地下は何もかもが平等だ。冷たい土だけがある。私はそこに帝国を作ろう。そして何もかもを呑み込んでしまえば――私に下らない指摘をする者も居なくなる。私と、私にとって必要な糧だけになる!! 見ていろ、ディプス!! いつかは貴様さえも――!!
そうして彼は、『食事』に明け暮れるようになった。
昨日も、そして今日も。
戦った、戦った、戦った。
あのサルトルなどと名乗っていた地上のお坊ちゃんは、今はもう襞の間に呑まれて人形同然になっているし、その次に襲ってきた分別を知らない、頭の弱いガキも同じように廃人にした。いま後ろにいる。そしてその次だ――キムと名乗る女。強かった、彼女は強かった……だが、そこにディプスのにおいがした。
許すわけにはいかなかった、その正体を突き止めるまで、搾り取れるだけ搾り取るつもりだった――……。
それなのに。
……それなのに、なんだこの状況は。
今――自分はまるで違う相手と戦っている。
そしてそうなることを強いられた。
自分が、この自分が……勝負を『挑んだ』。異例のことだ。
それはいい。予想外は、食事のスパイスだ、良質な。それはいいのだ。
問題なのは――……。
「…………っ!!」
その相手が、自分のことを知っているということ。
それ以上に――。
「……そんなものか?」
なぜ、この女は、自分に食い下がっている??
◇
状況といえばこうだ。
スキャッターブレインは、本気を出した。
久しく出していない力だ。サルトルのときも、二番目のガキのときも、キムという女のときも、片鱗しか見せていなかったそれを――フェイと名乗った女と勝負を再開した際には、全開させた。

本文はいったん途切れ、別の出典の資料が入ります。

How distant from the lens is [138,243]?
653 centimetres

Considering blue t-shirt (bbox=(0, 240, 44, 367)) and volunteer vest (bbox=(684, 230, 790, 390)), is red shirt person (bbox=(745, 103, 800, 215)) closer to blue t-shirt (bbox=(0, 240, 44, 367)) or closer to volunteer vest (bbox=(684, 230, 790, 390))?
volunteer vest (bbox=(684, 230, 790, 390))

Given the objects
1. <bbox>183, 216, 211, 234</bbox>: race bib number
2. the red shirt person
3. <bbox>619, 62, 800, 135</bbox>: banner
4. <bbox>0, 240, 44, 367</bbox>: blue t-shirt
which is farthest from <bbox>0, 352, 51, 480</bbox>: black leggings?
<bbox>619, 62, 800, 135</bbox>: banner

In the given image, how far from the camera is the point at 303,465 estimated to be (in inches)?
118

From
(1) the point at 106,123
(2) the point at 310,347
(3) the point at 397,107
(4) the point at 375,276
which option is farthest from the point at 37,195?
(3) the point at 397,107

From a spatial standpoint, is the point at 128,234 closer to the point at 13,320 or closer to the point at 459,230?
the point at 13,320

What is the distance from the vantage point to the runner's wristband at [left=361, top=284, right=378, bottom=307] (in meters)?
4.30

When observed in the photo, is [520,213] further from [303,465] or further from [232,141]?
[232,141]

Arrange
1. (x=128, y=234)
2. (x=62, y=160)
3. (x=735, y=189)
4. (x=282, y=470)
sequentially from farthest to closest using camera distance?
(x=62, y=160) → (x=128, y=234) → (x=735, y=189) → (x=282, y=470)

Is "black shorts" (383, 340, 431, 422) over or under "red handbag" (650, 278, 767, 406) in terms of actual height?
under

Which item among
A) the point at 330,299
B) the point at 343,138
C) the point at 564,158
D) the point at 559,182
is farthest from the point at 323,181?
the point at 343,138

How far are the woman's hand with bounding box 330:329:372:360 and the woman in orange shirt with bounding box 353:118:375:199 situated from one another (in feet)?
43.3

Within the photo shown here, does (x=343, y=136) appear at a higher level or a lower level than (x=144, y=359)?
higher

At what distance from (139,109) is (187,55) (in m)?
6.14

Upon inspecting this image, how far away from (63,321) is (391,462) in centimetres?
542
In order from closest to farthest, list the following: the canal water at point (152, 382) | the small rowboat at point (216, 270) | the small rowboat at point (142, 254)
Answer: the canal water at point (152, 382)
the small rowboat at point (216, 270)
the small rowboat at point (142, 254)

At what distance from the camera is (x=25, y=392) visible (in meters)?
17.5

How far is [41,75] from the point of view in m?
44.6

その力とは、高速で回転する思考から繰り出される容赦のない打ち筋。一手撃ち込まれるたびに狭まっていく思考時間。黒が打たれれば、すぐさま白が飛んでくる。制限時間はわずか。それをすぎればこちらからプレッシャーが飛んでくるから、すぐに手を返さなければならない。よって必然、戦いは高速化する。黒と白が交互に、数秒も間を空けずに繰り出され、そのたび盤面が無限の拡大を見せる。まるでそれは宇宙だ。シンプルな二色によって創り出される。
……奴らは、キムはその速度に追いつけなくなり、思考を、脳を消耗し――追い込まれた。そして敗北した。それこそが唯一の勝敗条件。拡大し続ける盤面に終着はない。あるのはひとつ。『心を砕かれるか否か』のみ。負けないためには、絶えず打ち込み続けねばならない。コンマ数秒で次の手を考えて、打つ――それを繰り返さなければならないのだ。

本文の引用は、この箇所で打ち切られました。